| Records shown |
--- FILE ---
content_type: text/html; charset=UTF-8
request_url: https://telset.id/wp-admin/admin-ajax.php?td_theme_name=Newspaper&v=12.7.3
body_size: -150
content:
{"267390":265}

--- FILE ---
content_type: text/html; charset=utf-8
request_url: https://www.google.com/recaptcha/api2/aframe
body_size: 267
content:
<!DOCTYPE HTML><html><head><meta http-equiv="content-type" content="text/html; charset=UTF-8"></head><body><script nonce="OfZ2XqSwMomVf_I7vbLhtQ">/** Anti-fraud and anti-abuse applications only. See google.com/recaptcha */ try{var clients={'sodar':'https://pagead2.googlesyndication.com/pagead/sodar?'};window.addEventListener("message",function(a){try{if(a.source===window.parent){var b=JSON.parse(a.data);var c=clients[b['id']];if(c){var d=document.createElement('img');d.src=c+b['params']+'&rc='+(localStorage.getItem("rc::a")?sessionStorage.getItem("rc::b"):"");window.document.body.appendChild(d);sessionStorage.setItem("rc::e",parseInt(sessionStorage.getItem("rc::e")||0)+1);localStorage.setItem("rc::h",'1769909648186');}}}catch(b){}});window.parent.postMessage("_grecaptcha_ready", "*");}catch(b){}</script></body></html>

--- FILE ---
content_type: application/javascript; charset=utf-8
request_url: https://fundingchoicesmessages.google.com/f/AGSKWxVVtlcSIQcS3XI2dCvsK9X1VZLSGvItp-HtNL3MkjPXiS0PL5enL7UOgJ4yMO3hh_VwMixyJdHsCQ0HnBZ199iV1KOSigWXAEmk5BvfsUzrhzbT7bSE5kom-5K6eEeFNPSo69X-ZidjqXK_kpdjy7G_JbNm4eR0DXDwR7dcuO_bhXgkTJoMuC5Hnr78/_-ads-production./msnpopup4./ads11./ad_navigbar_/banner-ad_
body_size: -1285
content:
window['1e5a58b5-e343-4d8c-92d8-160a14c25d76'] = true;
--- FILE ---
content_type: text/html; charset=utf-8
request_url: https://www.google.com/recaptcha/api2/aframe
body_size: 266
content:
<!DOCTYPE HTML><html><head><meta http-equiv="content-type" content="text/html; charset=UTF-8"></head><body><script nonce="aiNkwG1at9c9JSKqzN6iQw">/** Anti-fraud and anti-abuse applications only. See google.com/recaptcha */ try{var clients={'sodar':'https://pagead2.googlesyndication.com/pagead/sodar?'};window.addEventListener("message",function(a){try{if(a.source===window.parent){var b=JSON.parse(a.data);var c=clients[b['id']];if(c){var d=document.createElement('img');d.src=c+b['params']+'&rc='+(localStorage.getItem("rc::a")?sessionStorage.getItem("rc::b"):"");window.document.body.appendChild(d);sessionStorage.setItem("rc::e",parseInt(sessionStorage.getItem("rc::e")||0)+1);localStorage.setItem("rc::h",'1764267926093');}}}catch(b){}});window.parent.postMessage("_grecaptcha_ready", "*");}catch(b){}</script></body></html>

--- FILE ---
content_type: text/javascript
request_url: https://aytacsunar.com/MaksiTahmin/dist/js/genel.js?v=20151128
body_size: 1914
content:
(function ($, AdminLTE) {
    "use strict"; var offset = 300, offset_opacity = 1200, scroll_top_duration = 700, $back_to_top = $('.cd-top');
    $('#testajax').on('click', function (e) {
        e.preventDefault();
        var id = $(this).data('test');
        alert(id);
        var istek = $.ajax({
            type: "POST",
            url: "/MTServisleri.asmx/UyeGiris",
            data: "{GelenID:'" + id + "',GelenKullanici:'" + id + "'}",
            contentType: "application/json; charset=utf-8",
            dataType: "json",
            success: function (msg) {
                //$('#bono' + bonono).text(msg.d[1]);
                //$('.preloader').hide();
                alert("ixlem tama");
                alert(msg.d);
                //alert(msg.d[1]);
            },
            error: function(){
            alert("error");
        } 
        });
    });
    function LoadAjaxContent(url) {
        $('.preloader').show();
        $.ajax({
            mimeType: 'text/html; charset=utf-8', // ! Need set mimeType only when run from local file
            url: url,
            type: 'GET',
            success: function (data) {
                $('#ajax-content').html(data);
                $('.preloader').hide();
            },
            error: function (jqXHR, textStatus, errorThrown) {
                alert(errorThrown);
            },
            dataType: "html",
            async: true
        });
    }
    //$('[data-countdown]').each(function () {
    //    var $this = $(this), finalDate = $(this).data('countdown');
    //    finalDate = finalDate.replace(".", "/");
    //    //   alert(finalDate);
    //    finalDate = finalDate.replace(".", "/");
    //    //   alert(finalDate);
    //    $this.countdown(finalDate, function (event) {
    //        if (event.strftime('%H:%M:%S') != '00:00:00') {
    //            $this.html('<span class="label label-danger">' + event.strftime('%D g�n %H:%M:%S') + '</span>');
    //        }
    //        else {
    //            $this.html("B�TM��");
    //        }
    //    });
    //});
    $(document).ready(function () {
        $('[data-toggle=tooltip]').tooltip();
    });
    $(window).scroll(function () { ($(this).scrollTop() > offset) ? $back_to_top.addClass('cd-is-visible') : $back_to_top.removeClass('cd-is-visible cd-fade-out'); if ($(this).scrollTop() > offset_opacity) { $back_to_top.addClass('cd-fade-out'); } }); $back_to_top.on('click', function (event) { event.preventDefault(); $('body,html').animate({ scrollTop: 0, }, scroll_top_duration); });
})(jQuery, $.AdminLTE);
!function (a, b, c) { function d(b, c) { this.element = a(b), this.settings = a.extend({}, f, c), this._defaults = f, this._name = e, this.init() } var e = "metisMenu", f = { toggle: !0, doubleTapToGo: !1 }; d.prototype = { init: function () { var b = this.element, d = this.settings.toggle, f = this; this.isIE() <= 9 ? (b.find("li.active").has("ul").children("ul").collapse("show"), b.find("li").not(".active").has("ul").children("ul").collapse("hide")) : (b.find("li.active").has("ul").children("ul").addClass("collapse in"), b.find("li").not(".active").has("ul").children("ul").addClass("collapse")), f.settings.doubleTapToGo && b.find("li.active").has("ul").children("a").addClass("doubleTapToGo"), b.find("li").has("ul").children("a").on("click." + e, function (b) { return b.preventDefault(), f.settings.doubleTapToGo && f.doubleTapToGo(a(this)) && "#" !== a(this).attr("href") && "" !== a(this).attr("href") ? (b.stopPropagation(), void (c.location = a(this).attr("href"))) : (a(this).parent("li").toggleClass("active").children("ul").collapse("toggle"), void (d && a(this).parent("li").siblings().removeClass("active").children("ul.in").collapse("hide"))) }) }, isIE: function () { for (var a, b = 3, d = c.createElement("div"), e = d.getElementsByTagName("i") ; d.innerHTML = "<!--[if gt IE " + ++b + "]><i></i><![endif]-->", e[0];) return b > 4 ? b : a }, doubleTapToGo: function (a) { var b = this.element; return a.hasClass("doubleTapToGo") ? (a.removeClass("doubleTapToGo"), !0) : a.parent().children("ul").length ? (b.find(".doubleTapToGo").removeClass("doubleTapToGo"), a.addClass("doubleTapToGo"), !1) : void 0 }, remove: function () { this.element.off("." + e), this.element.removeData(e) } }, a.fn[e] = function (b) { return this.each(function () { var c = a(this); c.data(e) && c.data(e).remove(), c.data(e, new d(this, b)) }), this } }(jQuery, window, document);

| Exercise instructions |
Return all lines from the data above with "strftime" in them.

| Exercise solution |
    //        if (event.strftime('%H:%M:%S') != '00:00:00') {
    //            $this.html('<span class="label label-danger">' + event.strftime('%D g�n %H:%M:%S') + '</span>');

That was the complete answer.